Like the Knights of Ozem do in Virlych?


Charlie Bell wrote:
Orfamay Quest wrote:
Do you really think that this squadron of specialist God-botherers would be happy just sitting around watching the zombies and ghouls not-starve atop the battlements?
Like the Knights of Ozem do in Virlych?

or everyone around the nation of geb.


I'd investigate what sort of magic it took to make a castle undead... then copy it on a fortress.

Then I'd sell tickets and take bets.

Grand Lodge

Direct Assault from the outsides or after you break a wall:
Non magical - Balls of hay and oil (pitch??), tossed from catapults while they are lite on fire.
Cask of alchemist fire?

Volley of blunt arrows against skeleton combatants.
Volley of "raining" (Elves of Golarion) arrows filled with holy water.

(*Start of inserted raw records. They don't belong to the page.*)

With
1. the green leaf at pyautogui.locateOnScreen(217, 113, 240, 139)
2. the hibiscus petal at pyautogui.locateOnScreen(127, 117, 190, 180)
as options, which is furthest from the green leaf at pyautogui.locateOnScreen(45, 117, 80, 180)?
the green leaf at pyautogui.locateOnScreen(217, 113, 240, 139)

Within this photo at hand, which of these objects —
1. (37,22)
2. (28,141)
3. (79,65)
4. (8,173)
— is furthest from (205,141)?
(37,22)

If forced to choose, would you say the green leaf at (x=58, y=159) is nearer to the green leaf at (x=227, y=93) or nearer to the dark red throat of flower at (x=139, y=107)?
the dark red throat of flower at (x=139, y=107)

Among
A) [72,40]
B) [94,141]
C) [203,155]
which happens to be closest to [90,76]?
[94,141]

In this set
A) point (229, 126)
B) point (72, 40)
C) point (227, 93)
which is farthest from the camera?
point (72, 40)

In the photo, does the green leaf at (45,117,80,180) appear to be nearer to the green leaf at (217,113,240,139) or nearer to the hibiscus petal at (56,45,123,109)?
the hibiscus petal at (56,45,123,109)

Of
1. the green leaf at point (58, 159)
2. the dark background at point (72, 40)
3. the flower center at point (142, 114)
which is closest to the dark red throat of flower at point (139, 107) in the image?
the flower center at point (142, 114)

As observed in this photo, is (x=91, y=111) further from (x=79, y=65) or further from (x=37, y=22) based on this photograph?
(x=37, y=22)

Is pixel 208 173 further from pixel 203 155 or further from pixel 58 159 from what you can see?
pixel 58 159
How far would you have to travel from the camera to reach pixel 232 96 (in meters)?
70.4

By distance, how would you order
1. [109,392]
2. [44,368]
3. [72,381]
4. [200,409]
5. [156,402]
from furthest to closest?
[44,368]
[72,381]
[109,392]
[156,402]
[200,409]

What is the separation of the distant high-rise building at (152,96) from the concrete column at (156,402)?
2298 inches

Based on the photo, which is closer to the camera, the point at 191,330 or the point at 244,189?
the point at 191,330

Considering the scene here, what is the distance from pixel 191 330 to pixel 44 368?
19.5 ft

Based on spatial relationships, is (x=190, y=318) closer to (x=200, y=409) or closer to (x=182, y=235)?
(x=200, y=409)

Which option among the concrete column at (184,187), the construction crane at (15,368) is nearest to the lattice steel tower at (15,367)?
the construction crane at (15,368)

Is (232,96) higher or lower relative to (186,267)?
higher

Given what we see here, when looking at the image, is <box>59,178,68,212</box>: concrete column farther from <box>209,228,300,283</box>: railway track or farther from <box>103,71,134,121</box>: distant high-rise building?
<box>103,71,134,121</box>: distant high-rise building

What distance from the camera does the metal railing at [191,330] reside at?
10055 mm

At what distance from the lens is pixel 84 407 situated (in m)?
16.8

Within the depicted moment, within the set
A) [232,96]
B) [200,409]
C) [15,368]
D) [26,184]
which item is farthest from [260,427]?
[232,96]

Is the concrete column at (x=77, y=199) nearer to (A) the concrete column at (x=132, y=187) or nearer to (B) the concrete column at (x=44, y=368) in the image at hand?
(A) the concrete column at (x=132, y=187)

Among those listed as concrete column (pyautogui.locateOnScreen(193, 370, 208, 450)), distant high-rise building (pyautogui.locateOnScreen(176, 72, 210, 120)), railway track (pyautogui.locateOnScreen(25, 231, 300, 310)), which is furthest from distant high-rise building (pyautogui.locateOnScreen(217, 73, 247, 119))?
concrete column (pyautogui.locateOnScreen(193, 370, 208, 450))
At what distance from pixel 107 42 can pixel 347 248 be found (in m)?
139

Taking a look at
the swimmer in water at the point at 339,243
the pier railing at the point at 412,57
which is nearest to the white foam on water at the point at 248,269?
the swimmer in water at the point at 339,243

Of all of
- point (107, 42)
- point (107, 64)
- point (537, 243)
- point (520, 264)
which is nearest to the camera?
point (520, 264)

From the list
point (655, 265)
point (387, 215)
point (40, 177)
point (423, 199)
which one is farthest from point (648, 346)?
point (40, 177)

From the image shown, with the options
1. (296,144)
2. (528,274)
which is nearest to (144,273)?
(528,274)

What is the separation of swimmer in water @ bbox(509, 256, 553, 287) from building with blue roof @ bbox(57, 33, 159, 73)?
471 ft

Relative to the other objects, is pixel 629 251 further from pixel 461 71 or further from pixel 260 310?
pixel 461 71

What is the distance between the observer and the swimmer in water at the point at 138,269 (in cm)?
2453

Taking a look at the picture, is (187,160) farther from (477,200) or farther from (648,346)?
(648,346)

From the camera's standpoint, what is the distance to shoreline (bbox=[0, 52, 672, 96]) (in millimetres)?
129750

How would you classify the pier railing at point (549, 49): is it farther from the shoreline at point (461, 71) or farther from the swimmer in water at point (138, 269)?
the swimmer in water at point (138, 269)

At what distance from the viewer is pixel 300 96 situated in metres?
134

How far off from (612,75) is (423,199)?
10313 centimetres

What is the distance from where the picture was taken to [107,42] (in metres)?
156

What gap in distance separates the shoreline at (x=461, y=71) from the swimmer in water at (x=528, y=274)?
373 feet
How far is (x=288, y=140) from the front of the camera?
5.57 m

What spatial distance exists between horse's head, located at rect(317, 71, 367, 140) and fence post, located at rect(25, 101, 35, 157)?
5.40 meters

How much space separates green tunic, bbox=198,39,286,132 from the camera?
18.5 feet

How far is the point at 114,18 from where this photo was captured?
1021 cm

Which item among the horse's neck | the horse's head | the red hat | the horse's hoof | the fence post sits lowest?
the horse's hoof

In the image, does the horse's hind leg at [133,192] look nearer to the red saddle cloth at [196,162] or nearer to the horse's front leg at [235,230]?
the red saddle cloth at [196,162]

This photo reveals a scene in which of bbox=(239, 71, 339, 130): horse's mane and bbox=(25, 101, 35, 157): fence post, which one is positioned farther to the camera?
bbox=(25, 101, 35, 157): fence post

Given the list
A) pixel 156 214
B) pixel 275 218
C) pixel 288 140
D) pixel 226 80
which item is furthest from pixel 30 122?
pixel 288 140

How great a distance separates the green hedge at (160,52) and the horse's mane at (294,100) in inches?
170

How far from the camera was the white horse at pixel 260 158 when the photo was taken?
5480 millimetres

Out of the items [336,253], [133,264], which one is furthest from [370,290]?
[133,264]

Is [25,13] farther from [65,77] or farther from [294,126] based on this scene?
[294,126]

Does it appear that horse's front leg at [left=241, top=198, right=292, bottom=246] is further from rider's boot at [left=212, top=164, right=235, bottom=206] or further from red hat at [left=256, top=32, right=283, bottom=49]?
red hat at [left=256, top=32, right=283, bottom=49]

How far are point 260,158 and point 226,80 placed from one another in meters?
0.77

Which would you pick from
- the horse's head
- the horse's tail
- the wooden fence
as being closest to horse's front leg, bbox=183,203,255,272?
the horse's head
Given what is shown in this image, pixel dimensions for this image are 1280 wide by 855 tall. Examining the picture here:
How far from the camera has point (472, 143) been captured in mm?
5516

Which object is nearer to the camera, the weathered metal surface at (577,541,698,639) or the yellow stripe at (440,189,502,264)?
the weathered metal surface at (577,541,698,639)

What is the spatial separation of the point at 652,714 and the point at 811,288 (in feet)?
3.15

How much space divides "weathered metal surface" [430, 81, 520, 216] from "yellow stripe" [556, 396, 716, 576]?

Semi magical - cask of Cure X wounds. Catapult.

Dark Archive

Burn it with fire.

Research a high level cleric spell that calls down a rainstorm of holy water to put out the fire.

Then burn it with fire again.

Alternately, or additionally, bottle them in, let the undead that *do* 'feed,' like shadows, ghouls, vampires, wraiths, etc. go without any living creatures to feed upon for a few weeks, and then unleash a bunch of animals that have been 'poisoned' with infusions of positive energy. (Chickens or whatever that have had some variation of Brew Potion used on them or tattooed on them so that anyone that eats them / drains their life-force receives a cure light wounds effect.)


firestrike is already a thing...problem solved.


Earlier topic. A real meteor, pulled down out of the sky, would take out a corner tower or section of wall. The siege is a stall while you get the ritual together.


My friends says "Fight fire with fire, send in undead!". I like the ideas I see here.